Source passage:
Walk into any pub in Shepherd's Bush on Wednesday and, when Tony Cascarino misses his first sitter of the evening, for every shout of "Jayzus, what a gobshite," you'll hear two of "wha' a tossah". Try telling any of the blokes with London accents that they're not Irish in spite of the green jerseys and you'll get pretty short shrift. Try telling them that the British-born children of Irish immigrants shouldn't be playing for Ireland and you'll get the same reaction.

It is true that Ireland uses parental qualification rules for players more than most (or even all) other countries. Ireland has been haemorrhaging people for 150 years and of all the people theoretically qualified to play for Ireland only a fraction is Irish by birth. I don't see why Alan Kelly, for example, should not play for Ireland just because his dad, also an Irish international, had to move to Preston to get paid for playing football.

Anyway, think of all the players we could have picked but didn't. Would Argentina have won the World Cup in 1986 if we had not generously overlooked the sweeper Jorge Brown's Irish grandmother? Possibly not, but since FAI officials had famously scoured a Wicklow graveyard at midnight to find the gravestone of Mark Lawrenson's granny so that he could play for us it would have been a bit greedy to go for Jorge merely as a back-up. See how restrained we can be.

It is not even as if we are alone in this. A certain country not a million miles from here went to the 1990 World Cup with Terry Butcher, Tony Dorigo and John Barnes, who were born in Singapore, Australia and Jamaica respectively. Bobby Robson was even reported as trying to persuade the South African- born Roy Wegerle to join up as well. If only he had succeeded then he could have gone to the 1990 World Cup with a team made of players from every continent on Earth except America. Not that I want to point the finger at anyone.

Tasks:
• a. Write out the passage on Irish football eligibility word for word, from "It is not even" to "finger at anyone.".
• b. Pick up the passage on Irish football eligibility after its last sentence and continue it in the same voice.
The entries that come next are separate material and are not part of the passage on Irish football eligibility.

Stored data:
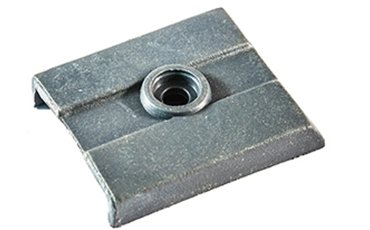 APE311 FRONT SHOW PATII CLAMP APE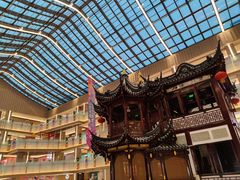 -三合盛包子(盘锦路店)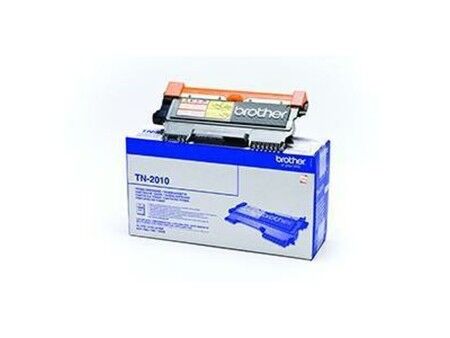 Toner Oryginalny Brother Czarny (3 Sztuk)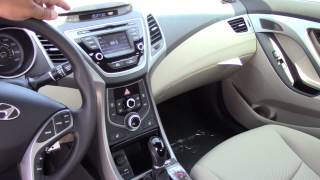 Hey Chelsea CHECK OUT THIS 2014 HYUNDAI ELANTRA FROM TAMERON HYUNDAI IN HOOVER ALABAMA [upl. by Teressa890]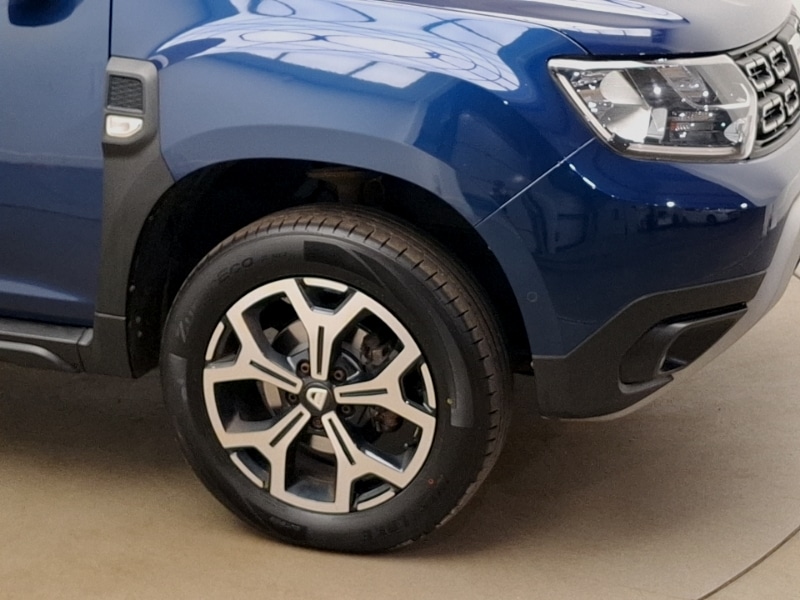 Used Dacia Duster 2019 for sale - 78074780: Photo 9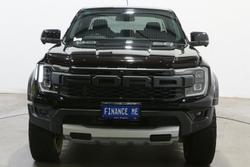 2022 Ford Ranger Raptor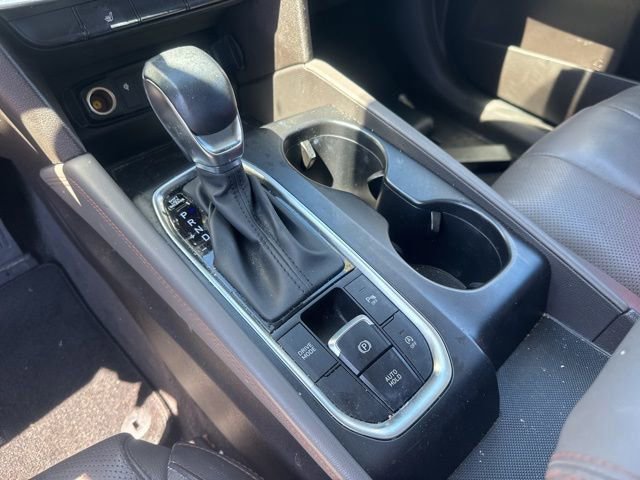 Used 2020 Hyundai Santa Fe SEL w/ Convenience + Premium Package image 18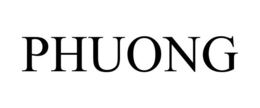 PHUONG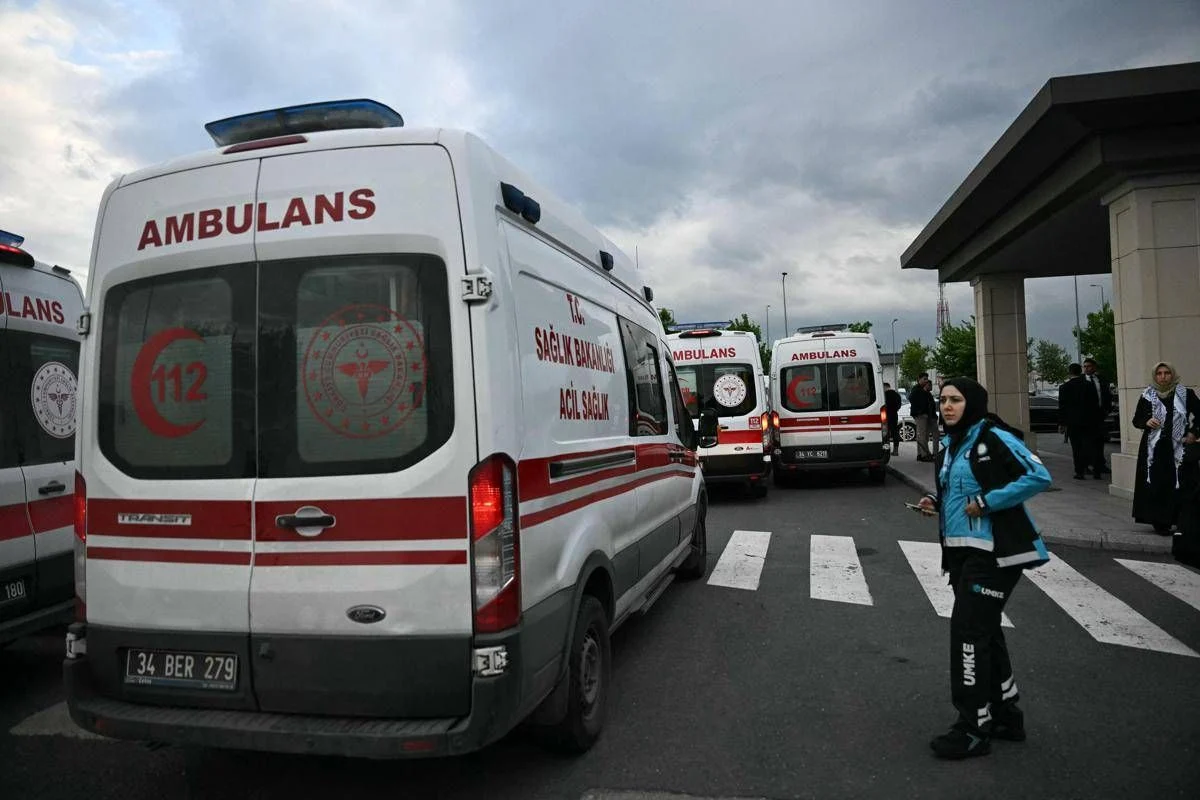 Flotilla, circa 50 attivisti ricoverati a Istanbul: c’è anche anche un italiano”. Pm Roma valutano ipotesi tortura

Written responses:
• a.
It is not even as if we are alone in this. A certain country not a million miles from here went to the 1990 World Cup with Terry Butcher, Tony Dorigo and John Barnes, who were born in Singapore, Australia and Jamaica respectively. Bobby Robson was even reported as trying to persuade the South African- born Roy Wegerle to join up as well. If only he had succeeded then he could have gone to the 1990 World Cup with a team made of players from every continent on Earth except America. Not that I want to point the finger at anyone.

• b.
Of course Ireland uses the fact that half the world has an Irish granny to gather as many good players as possible for our team. England uses the fact that it has a wealthy Premier League. I don't see much of a difference.

It is not where you're born but how you feel that gives you your nationality. If Mick McCarthy is English just because he was born here then Cliff Richard is Indian and the Duke of Wellington was Irish. But as the Duke himself said, if you're born in a stable does it make you a horse?

As for Wednesday, I'll be back in the pub watching on satellite even though the game is on terrestrial TV for once. Even Charlton Athletic get on telly here more often than Charlton's Ireland and I'm not abandoning the craic in the local for the novelty of watching from the sofa. I know we will be going for all-out attack and a high-scoring win - once we get to the penalty shoot-out that is. But, if it all goes wrong and Aron Winter should score against us at Anfield, I hope I won't be alone in appreciating the irony of it. Winter was born in Surinam.